Ainsi, nous critiquons ces pays du Sud, qui ont été malmenés par le colonialisme, de ne pas avoir à ce jour développé des structures stables de gouvernement et de ne pas être à même d’offrir un futur satisfaisant à leur population. En résultat, ces populations bien évidement quittent le pays et s’en vont chercher fortune ailleurs, notamment en Europe.
Replongeons-nous un instant dans la Suisse de 1800 dont 220 ans nous séparent. 220 ans, ce sont à peine trois vies misent bout à bout, hier pour ainsi dire. Pour ce faire, je me suis fortement inspiré d’un texte de François Walter, « Histoire de la Suisse » in www.histoiresuisse.ch.
En ce début de 19e siècle, la Suisse n’existe pas ou alors pas vraiment. Ce n’est d’ailleurs qu’au cours de ce siècle que le mot Suisse commence d’être utilisé pour désigner les territoires et les habitants qui, sur le versant nord de la route du Gothard, se sont organisés pour assurer leur sécurité.
1813, c’est la chute de Napoléon et les armées françaises sont en débandade. Les armées étrangères traversent à plusieurs reprises le pays, en se nourrissant de ses ressources, ce qui entraîne la famine parmi la population sans que ni la Diète ni l'armée ne puisse s'interposer, si ce n'est par l'incursion durant quelques mois de 24 000 hommes dans le pays de Gex, ce qui marque le dernier engagement des troupes suisses à l'étranger.

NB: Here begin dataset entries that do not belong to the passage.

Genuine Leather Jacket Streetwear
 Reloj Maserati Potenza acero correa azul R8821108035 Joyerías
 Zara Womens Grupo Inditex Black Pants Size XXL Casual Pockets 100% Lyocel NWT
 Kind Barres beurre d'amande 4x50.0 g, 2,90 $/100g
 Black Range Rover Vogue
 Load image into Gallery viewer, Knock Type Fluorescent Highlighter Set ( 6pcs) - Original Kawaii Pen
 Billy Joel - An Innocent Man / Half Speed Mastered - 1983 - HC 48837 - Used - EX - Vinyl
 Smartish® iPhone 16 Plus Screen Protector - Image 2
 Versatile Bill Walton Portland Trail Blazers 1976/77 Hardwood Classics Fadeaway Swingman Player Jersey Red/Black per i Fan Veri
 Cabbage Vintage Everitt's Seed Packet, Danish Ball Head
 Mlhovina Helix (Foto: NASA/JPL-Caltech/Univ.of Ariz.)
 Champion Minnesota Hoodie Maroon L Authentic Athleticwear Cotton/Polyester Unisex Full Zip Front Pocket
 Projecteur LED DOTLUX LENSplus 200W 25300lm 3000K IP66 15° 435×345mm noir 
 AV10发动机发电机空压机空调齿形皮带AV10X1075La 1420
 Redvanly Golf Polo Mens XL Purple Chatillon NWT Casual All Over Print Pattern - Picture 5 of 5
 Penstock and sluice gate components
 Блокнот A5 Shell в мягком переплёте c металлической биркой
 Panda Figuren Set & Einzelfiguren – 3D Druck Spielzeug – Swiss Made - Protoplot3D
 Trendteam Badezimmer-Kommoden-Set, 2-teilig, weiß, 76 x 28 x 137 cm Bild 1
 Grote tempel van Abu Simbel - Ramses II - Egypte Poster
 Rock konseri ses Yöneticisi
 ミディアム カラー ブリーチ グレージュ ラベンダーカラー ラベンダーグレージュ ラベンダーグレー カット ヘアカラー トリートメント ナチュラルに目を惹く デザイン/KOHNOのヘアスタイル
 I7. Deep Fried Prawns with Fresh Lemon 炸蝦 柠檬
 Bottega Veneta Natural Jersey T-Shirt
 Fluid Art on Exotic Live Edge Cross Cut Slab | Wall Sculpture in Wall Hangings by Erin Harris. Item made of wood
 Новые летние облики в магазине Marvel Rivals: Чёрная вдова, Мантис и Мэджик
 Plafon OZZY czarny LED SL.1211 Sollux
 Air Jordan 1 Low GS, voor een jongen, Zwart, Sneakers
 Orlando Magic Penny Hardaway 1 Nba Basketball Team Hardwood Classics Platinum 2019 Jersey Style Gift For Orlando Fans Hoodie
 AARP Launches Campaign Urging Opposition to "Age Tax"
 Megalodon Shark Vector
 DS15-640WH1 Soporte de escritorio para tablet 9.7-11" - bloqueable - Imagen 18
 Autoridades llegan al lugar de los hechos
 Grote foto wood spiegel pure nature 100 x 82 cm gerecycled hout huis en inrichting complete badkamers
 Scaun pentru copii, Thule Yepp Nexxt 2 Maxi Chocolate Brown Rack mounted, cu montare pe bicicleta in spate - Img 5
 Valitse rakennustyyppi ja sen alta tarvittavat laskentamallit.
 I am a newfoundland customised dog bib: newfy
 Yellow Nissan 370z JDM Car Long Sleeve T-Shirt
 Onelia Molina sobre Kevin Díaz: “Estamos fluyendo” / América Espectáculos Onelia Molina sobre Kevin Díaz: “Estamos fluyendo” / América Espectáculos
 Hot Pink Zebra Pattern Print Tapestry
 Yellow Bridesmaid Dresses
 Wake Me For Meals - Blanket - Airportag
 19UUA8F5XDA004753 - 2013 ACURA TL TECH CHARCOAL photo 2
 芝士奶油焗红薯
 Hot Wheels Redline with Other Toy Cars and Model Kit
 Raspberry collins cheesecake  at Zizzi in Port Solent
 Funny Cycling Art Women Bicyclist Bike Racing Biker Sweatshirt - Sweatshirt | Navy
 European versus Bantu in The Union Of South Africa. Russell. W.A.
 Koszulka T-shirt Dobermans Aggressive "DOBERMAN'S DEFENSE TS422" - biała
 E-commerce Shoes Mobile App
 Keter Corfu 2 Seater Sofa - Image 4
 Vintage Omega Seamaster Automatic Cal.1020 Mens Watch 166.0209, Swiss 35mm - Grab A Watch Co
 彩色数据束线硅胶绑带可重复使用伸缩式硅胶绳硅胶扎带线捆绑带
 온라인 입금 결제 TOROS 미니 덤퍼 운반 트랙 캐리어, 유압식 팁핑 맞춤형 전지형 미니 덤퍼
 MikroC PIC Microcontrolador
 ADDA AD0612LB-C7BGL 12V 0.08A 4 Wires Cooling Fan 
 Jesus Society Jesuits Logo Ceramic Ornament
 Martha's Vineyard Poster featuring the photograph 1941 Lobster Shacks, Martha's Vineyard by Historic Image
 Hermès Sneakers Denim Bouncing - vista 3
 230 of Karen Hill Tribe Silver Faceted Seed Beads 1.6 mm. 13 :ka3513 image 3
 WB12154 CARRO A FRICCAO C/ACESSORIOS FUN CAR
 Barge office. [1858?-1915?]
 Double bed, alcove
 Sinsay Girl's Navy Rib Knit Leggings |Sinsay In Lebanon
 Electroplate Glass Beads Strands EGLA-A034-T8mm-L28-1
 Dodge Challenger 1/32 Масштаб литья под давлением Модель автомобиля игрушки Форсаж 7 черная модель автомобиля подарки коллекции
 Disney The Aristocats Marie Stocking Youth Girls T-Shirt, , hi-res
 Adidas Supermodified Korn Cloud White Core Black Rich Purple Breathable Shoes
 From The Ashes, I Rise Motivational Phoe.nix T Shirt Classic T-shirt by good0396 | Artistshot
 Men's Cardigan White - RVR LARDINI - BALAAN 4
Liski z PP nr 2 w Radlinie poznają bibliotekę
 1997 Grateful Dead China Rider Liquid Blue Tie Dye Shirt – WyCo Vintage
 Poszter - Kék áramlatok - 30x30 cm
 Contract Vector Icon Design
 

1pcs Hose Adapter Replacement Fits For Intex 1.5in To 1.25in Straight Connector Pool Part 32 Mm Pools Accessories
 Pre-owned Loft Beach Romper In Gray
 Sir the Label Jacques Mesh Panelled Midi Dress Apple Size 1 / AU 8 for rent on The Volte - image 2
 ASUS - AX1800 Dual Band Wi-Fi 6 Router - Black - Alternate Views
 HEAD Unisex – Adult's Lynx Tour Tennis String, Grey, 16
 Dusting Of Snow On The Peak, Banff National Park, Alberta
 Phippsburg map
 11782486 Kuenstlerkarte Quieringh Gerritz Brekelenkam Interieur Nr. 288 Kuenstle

Les Français partis, plusieurs cantons, partiellement appuyés par les puissances européennes, s'empressent de restaurer l'Ancien Régime et signent un contrat qui règle les problèmes de sécurité intérieure, rien de bien innovant et encore toujours pas d’Etat à proprement parler. Pas d’Etat donc pas d’idée d’appartenance à un pays ou d’allégeance au gouvernement de ce pays. C’est ici un des points importants. Nous partons souvent du principe que de tout temps la population d’un pays s’est sentie appartenir à ce pays et se définit à travers cette appartenance, étant ainsi Suisse, Français ou Allemand. Détrompons-nous, l’égalité entre citoyen, le sentiment d’appartenance est un concept tout récent qui date de cette période, en relation notamment avec le succès de la Révolution française, non pas en France, ou ce succès fut remis en doute jusqu’en 1848, mais aux Etats-Unis d’Amérique, un pays paradoxalement dans lequel la population indigène n’a reçu aucun droit et dans lequel le sentiment même d’appartenance est plus que douteux étant donné la provenance des habitants.
Mais reprenons. Entre 1826 et 1834, deux courants se font face en Suisse. Le premier désire le maintien des privilèges de l’Ancien Régime, le second plaide pour la mise en place des idées libérales nées de la révolution française. C’est ce second courant qui l’emporte dans la plupart des cantons ce qui aboutit à des révisions des constitutions cantonales qui incluent l’adoption du principe de souveraineté populaire et de la démocratie représentative.
Et pourtant, toujours pas trace d’autorité centrale. Il faudra attendre 1848, pour que les radicaux de l’époque parviennent à instaurer une structure fédérale forte et signent ainsi la naissance de la Suisse en tant qu’état politique. Pour la première fois, la Suisse possède un gouvernement et un parlement central auxquels les cantons ont délégué des responsabilités bien définies. La ville de Berne est choisie comme capitale.
En termes économique, la Suisse, qui n’a pas de mines de charbon, mécanise rapidement son industrie, notamment l’industrie textile, en utilisant la force des cours d’eau. La population ne comprend que 2.4 millions d’habitants en 1850 dont seulement 6.5% habitent des villes de plus de 10.000 habitants.
L’agriculture subit de fortes mutations sous l’influence des importations céréalières qui font chuter les prix. Elle se concentre sur la production de lait. La plupart des agriculteurs n’ont pas de terre en propriété et travaillent pour des grands domaines, ce qui explique la facilité avec laquelle ils joignent l’émigration.
Si mon aïeul est rentré de son périple américain, son fils qui l’a suivi quelques années plus tard s’y est établi d’abord comme fermier, puis y a acheté un domaine avant de pouvoir envoyer assez d’argent en Suisse pour que son père puisse lui aussi, enfin être propriétaire d’un petit domaine.
C’est donc ce contexte turbulent qui entoure les migrations des Suisses du milieu du 19e siècle.